◆ **SET TASK**: Could you swap "black jacket" for "gray jacket" in the stretch from the start of the records through the line containing "79, 360, 100</bbox>", then give those lines back with everything else unchanged?

── INFORMATION GIVEN

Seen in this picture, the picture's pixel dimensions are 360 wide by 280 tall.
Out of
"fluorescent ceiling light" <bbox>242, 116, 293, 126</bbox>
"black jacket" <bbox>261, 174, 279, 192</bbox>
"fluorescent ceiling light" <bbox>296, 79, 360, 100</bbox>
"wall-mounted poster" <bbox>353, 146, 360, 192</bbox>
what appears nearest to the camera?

────

◆ **RESULT OF THE TASK**:
Seen in this picture, the picture's pixel dimensions are 360 wide by 280 tall.
Out of
"fluorescent ceiling light" <bbox>242, 116, 293, 126</bbox>
"gray jacket" <bbox>261, 174, 279, 192</bbox>
"fluorescent ceiling light" <bbox>296, 79, 360, 100</bbox>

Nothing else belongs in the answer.